======== WORKING DATA ========

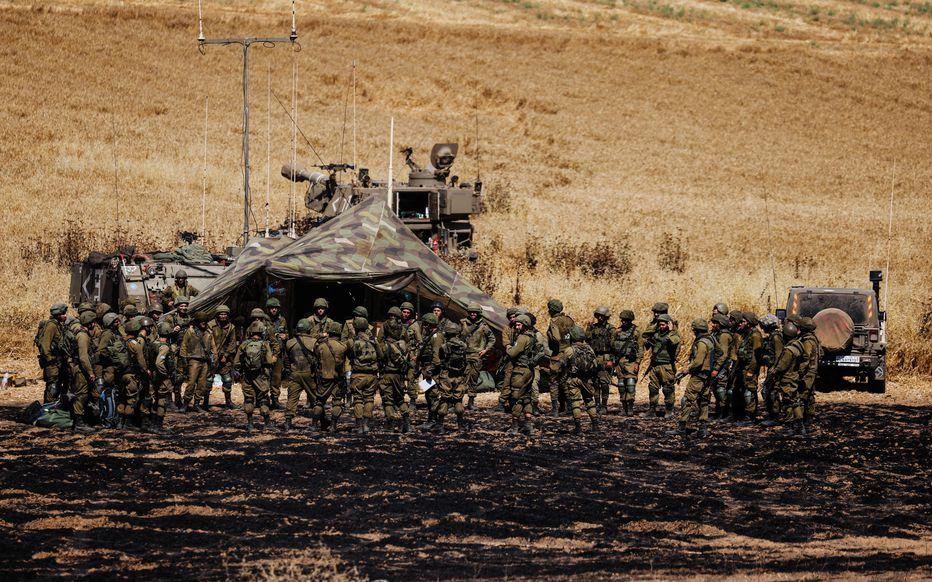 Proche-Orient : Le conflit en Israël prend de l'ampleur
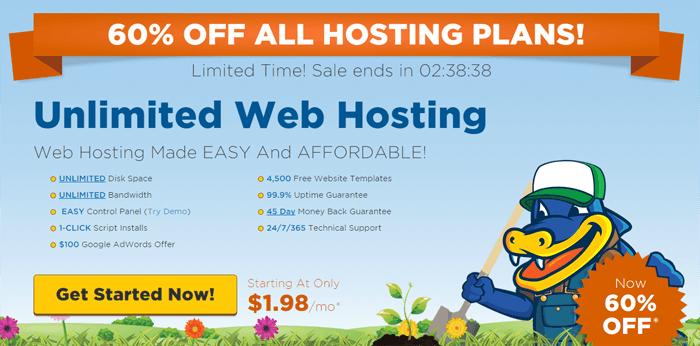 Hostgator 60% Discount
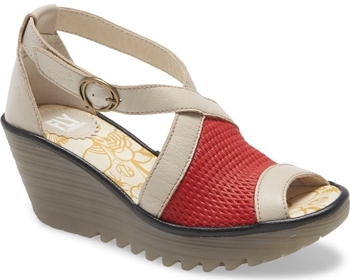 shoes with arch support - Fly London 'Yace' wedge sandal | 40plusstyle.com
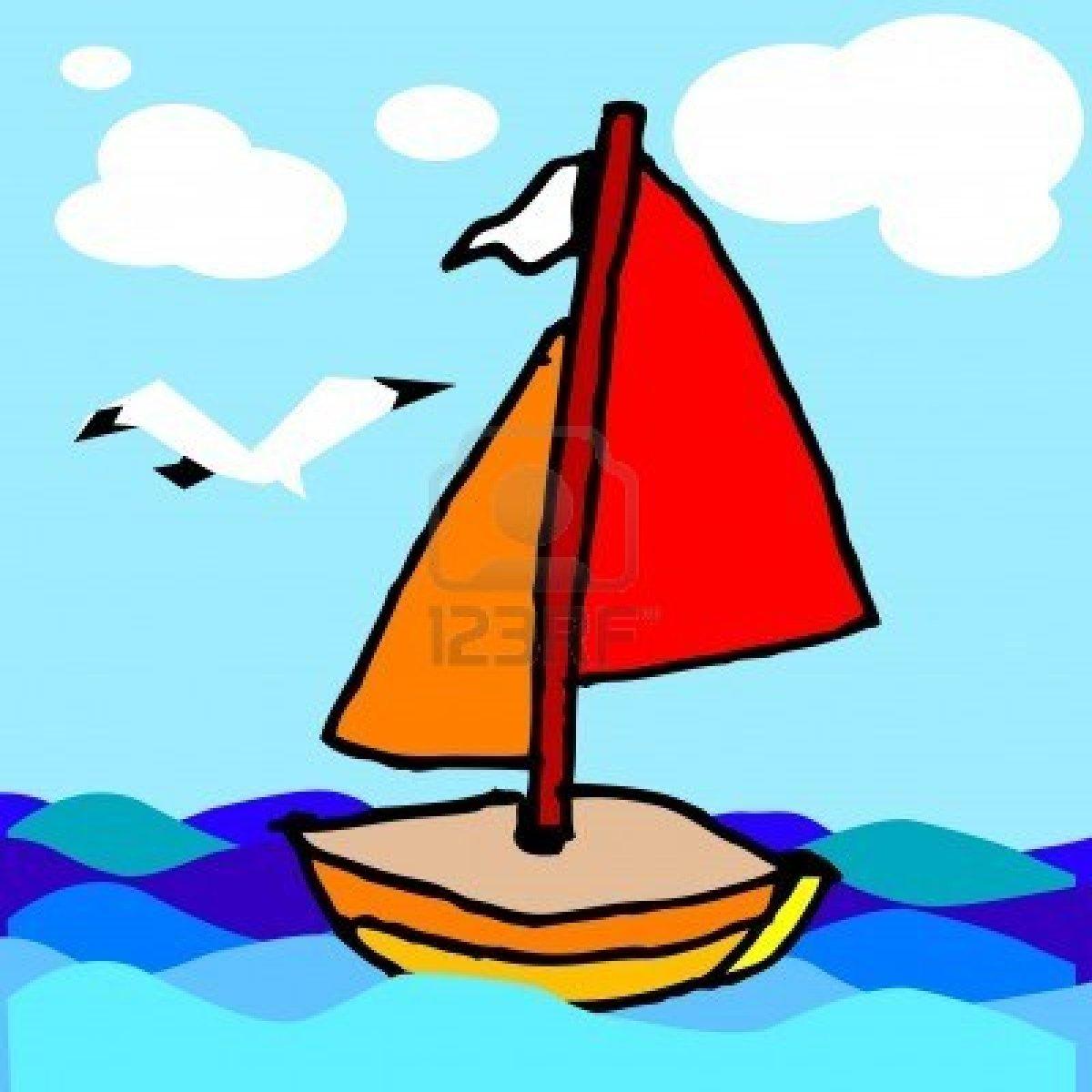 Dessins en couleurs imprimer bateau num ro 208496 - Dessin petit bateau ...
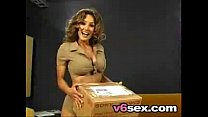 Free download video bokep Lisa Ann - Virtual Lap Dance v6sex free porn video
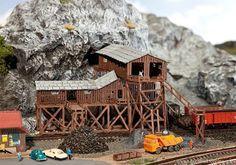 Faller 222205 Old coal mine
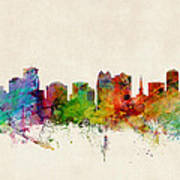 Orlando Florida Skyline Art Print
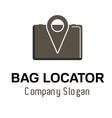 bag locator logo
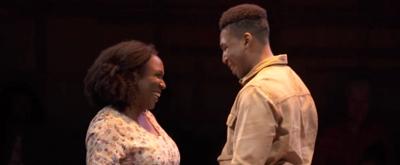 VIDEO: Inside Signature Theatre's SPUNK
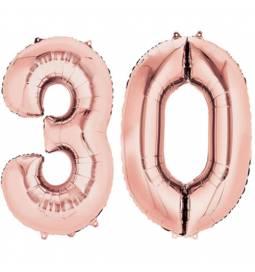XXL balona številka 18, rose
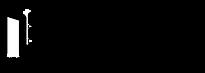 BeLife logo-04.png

========
======== WORKING DATA ========

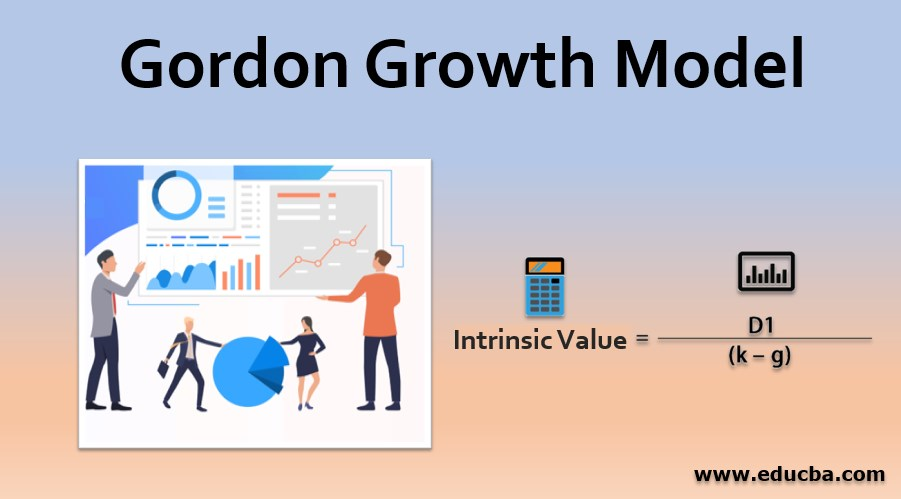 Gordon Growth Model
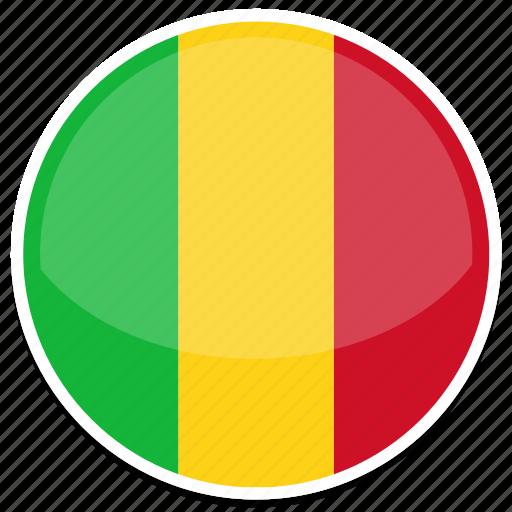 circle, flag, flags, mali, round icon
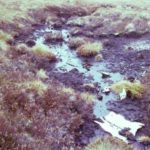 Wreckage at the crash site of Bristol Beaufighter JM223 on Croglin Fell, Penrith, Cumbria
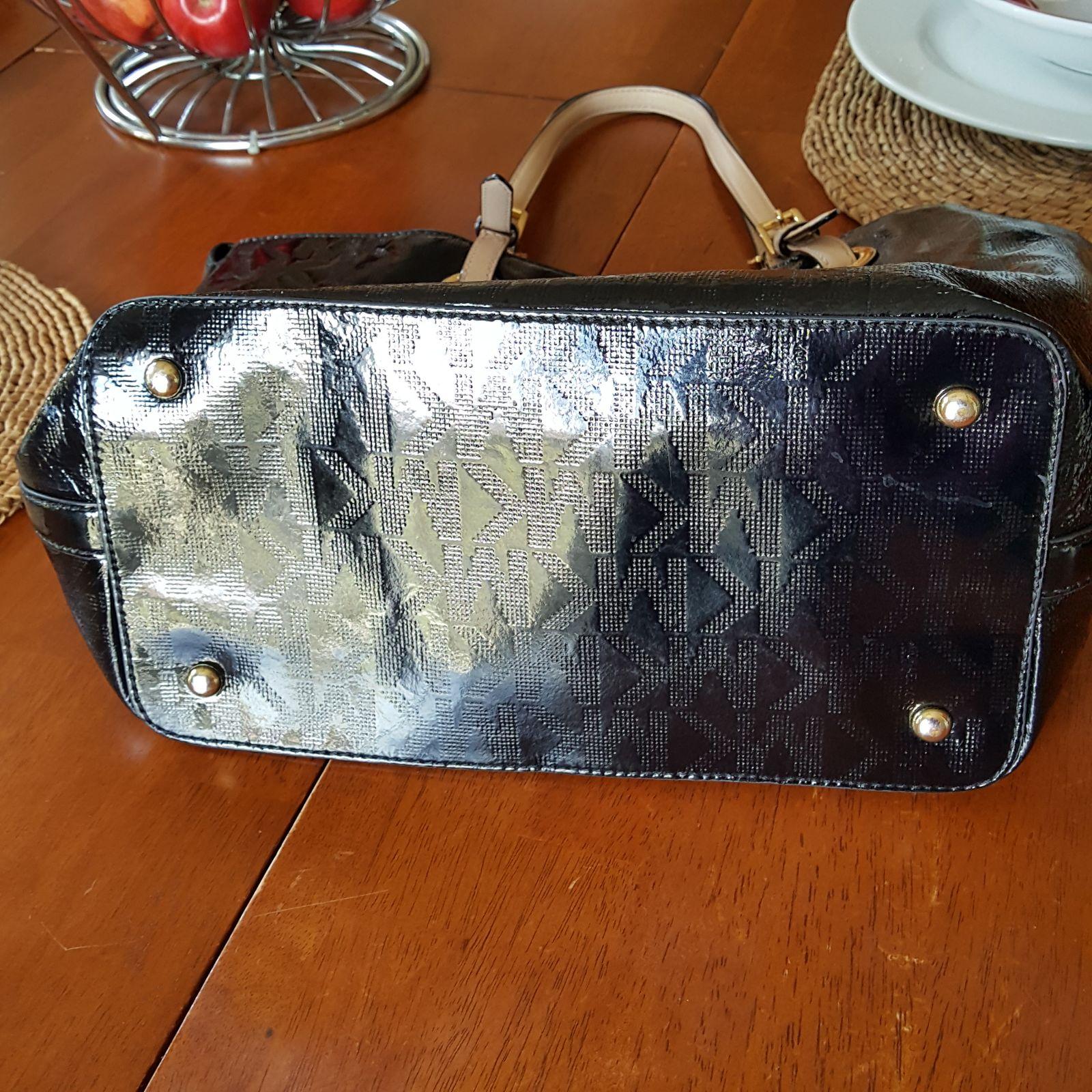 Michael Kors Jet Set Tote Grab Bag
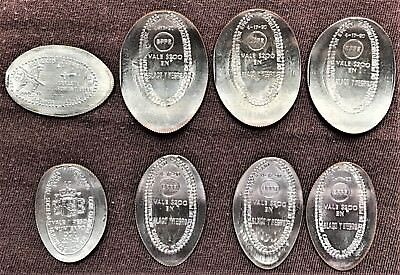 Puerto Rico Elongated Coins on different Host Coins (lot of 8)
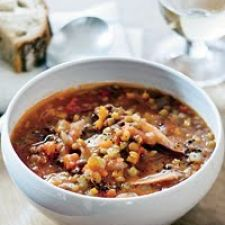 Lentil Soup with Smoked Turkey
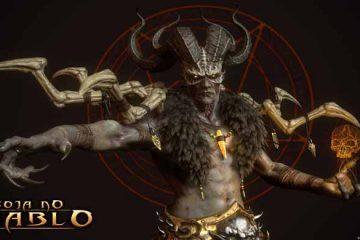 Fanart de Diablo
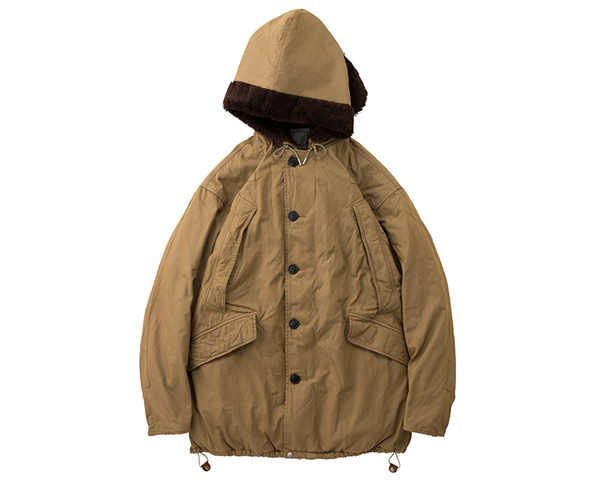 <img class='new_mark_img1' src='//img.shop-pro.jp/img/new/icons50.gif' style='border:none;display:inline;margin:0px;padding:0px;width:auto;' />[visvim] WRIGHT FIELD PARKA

========

#### [WORK INSTRUCTION]
When copying from the data above, begin at the line containing "Proche-Orient : Le" and end at the line containing "BeLife logo-04.png"; return those lines exactly and leave all pictures behind.

#### [SOLUTION TO THE PROBLEM]
 Proche-Orient : Le conflit en Israël prend de l'ampleur
 Hostgator 60% Discount
 shoes with arch support - Fly London 'Yace' wedge sandal | 40plusstyle.com
 Dessins en couleurs imprimer bateau num ro 208496 - Dessin petit bateau ...
 Free download video bokep Lisa Ann - Virtual Lap Dance v6sex free porn video
 Faller 222205 Old coal mine
 Orlando Florida Skyline Art Print
 bag locator logo
 VIDEO: Inside Signature Theatre's SPUNK
XXL balona številka 18, rose
 BeLife logo-04.png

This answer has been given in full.